WHAT THE TASK ASKS -> Retype exactly the stretch of lines that begins at the line containing "What is the distance of the" and ends at the last line of the data, with no other lines.

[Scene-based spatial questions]
..............................
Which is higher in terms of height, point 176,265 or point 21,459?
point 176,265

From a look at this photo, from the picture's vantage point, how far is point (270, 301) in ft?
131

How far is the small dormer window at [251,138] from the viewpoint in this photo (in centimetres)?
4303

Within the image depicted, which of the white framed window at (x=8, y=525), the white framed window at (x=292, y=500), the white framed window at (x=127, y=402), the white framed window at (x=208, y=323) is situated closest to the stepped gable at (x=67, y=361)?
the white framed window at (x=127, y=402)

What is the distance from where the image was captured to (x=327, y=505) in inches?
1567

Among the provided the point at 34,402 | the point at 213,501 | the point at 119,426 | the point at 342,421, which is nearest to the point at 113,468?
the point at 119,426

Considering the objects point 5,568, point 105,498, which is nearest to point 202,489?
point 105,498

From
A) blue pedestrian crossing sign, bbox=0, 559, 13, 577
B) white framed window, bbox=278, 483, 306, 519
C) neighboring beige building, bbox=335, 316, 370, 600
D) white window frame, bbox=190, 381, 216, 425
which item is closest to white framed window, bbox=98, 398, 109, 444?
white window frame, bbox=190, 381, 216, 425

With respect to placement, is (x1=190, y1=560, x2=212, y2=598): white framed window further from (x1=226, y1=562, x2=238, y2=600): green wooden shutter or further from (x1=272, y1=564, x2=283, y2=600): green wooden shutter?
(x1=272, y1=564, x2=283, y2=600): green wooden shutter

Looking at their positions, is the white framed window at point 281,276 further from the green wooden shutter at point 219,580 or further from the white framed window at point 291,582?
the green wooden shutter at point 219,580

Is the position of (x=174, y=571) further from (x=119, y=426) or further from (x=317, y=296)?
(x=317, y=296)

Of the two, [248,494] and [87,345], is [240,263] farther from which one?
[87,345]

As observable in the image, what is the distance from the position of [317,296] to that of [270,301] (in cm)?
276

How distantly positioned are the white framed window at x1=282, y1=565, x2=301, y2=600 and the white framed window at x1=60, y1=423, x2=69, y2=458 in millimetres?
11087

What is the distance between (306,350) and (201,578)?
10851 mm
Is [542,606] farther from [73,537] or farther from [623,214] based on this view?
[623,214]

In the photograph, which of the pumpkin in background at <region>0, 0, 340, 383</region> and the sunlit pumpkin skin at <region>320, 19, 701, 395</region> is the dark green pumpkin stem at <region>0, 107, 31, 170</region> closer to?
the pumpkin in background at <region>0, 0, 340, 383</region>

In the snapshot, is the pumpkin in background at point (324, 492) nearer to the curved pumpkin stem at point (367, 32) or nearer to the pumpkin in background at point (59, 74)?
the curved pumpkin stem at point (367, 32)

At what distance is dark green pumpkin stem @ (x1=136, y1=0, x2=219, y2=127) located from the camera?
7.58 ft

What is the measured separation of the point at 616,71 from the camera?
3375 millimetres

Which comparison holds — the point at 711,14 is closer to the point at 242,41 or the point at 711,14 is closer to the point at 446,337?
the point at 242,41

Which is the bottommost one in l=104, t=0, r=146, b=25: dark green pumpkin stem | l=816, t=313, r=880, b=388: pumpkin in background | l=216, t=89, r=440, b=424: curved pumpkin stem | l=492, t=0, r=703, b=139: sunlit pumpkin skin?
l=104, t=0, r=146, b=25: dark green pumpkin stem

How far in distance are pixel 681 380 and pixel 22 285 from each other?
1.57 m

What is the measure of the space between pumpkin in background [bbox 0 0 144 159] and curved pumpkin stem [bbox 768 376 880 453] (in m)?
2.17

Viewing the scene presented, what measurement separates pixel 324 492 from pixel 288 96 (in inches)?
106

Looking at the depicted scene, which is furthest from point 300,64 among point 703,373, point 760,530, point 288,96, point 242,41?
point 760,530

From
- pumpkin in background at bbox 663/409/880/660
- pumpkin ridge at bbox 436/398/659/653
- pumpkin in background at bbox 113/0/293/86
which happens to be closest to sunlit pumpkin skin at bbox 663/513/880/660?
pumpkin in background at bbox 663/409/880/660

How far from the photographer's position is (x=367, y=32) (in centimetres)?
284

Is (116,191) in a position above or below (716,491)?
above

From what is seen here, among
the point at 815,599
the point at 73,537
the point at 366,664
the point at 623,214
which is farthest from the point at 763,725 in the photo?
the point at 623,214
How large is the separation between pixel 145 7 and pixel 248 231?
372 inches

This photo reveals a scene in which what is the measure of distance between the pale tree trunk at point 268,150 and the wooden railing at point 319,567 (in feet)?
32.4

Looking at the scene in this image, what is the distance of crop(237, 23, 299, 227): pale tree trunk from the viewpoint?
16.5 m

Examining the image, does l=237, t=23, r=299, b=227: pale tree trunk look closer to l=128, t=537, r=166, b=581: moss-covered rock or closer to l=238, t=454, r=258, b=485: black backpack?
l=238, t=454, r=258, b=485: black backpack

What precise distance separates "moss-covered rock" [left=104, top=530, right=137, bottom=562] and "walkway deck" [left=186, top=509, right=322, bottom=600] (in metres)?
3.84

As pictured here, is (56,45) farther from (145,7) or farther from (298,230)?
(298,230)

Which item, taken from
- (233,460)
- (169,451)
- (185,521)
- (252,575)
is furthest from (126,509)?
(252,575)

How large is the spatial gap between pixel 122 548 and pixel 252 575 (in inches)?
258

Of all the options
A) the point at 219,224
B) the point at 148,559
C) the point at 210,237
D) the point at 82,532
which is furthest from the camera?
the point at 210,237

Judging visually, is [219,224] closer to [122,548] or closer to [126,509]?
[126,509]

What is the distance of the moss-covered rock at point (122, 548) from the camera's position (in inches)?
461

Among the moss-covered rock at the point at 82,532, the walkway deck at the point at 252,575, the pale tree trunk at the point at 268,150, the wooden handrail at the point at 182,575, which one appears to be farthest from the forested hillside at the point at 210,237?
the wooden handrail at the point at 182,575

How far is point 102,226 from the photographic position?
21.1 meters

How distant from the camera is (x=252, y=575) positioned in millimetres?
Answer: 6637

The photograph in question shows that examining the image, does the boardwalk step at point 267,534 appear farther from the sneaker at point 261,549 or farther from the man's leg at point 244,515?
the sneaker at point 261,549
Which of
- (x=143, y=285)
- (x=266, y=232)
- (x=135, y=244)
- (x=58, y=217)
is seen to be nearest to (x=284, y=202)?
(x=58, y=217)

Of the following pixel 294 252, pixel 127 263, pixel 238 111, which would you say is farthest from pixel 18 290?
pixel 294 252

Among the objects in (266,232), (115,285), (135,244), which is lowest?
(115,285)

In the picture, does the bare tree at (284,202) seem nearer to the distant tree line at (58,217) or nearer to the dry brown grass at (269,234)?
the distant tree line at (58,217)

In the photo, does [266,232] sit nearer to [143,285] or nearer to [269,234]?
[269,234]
..............................
TASK RESULT ->
What is the distance of the moss-covered rock at point (122, 548) from the camera's position (in inches)?
461

Among the moss-covered rock at the point at 82,532, the walkway deck at the point at 252,575, the pale tree trunk at the point at 268,150, the wooden handrail at the point at 182,575, which one appears to be farthest from the forested hillside at the point at 210,237?
the wooden handrail at the point at 182,575

How far is point 102,226 from the photographic position?
21.1 meters

How distant from the camera is (x=252, y=575) positioned in millimetres?
Answer: 6637

The photograph in question shows that examining the image, does the boardwalk step at point 267,534 appear farther from the sneaker at point 261,549 or farther from the man's leg at point 244,515?
the sneaker at point 261,549
Which of
- (x=143, y=285)
- (x=266, y=232)
- (x=135, y=244)
- (x=58, y=217)
is seen to be nearest to (x=284, y=202)?
(x=58, y=217)

Of the following pixel 294 252, pixel 127 263, pixel 238 111, which would you say is farthest from pixel 18 290?
pixel 294 252

Among the objects in (266,232), (115,285), (135,244), which is lowest?
(115,285)

In the picture, does the bare tree at (284,202) seem nearer to the distant tree line at (58,217) or nearer to the dry brown grass at (269,234)?
the distant tree line at (58,217)

In the photo, does [266,232] sit nearer to [143,285] or nearer to [269,234]?
[269,234]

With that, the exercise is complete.